Performance Shootout of Nearest Neighbours: Querying

Previous posts explained the whys & whats of nearest-neighbour search, the available OSS libraries and Python wrappers. We converted the English Wikipedia to vector space, to be used as our testing dataset for retrieving “similar articles”. In this post, I finally get to some hard performance numbers, plus a live demo near the end.


First, there’s an obvious tradeoff between accuracy and performance — the approximation methods can be as fast as you like, as long as you don’t mind them returning rubbish. So I’ll be scatter-plotting speed vs. accuracy in a single graph, like for FLANN here:

10-NN FLANN avg error vs. speed (left) and precision vs. speed (right), for several FLANN accuracy settings. All measurements are an average over 100 (distinct) queries. Each reported timing is the best of three runs, using a single core, on a dedicated Hetzner EX40-SSD machine.

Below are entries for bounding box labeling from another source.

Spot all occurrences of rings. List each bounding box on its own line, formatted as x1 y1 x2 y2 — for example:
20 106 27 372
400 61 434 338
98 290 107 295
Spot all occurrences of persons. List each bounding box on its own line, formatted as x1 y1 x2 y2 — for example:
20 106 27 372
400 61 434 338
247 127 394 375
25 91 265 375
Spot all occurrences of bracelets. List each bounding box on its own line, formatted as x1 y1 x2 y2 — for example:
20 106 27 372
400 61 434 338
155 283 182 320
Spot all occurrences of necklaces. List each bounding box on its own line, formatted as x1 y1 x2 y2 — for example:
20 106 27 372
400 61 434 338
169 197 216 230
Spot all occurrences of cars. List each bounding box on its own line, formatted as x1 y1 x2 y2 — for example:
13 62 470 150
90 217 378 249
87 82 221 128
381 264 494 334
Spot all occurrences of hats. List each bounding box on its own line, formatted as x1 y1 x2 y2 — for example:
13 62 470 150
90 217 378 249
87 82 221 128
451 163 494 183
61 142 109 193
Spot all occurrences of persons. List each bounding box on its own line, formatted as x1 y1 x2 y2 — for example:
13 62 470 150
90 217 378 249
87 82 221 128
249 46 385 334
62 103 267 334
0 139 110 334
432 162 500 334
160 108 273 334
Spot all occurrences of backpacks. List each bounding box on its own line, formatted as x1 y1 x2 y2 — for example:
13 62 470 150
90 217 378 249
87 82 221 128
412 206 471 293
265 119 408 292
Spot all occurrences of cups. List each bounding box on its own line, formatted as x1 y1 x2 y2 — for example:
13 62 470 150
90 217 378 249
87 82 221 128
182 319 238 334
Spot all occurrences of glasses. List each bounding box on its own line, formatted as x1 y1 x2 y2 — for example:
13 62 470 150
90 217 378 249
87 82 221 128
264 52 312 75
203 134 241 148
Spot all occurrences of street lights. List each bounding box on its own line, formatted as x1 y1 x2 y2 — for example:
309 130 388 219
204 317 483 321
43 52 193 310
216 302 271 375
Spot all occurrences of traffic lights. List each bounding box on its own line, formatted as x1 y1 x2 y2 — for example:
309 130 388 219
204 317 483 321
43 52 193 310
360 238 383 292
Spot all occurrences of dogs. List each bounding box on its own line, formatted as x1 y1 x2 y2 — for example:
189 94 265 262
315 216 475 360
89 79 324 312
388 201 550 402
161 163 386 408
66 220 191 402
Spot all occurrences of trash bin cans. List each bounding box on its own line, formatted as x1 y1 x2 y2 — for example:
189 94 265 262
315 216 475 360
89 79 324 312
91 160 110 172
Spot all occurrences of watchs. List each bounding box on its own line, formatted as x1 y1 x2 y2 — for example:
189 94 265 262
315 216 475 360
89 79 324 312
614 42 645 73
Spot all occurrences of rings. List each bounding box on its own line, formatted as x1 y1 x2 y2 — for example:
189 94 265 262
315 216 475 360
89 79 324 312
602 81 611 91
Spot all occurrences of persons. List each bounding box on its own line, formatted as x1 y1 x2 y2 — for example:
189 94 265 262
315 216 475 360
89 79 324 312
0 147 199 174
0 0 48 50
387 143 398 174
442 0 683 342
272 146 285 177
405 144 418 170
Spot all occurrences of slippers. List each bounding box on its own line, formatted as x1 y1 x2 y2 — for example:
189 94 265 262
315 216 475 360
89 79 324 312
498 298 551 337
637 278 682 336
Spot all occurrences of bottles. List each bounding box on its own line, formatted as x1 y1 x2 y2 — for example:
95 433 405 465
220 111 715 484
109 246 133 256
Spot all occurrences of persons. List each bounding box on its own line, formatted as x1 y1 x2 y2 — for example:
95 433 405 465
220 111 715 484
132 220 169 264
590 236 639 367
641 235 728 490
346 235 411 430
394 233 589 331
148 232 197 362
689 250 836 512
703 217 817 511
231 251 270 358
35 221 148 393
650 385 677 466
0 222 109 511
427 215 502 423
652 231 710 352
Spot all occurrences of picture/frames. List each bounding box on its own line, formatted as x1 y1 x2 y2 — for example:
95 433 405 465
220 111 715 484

For example, when the FLANN index is built with target_precision=0.7, getting top-10 nearest neighbours to a query takes ~0.26ms (wow!), but it gets only 2.3 out of 10 nearest neighbours right, on average. And cosine similarities of these FLANN neighbours are on average ~0.09 away from the “ideal” neighbour similarities. With FLANN index built at target_precision=0.99, the speed drops to ~0.33ms/query (still wow!), but average precision rises to ~0.37 and average error drops to ~0.04. Unsurprisingly, the greater the accuracy requested, the slower the query (and the larger the index).

Interestingly and annoyingly, the 0.04 (or 4%) average cossim error is the best FLANN can do, on this dataset. When asked to build a more accurate index, something inside FLANN overflows and indexing hangs in an infinite loop.

A few words on accuracy: as shown above, I recorded two different measures, each with a different focus. Precision is defined as the amount of overlap between retrieved documents and expected documents (=what an exact search would return). For example, if we ask an approximative method for the top-3 most similar documents, and it returns [doc_id1, doc_id2, doc_id3], while the exact three nearest neighbours are [doc_id2, doc_id3, doc_id4], the precision will be 2/3=0.67. Precision is a number between 0.0 and 1.0, higher is better. The document order (ranking) doesn’t matter for this measure.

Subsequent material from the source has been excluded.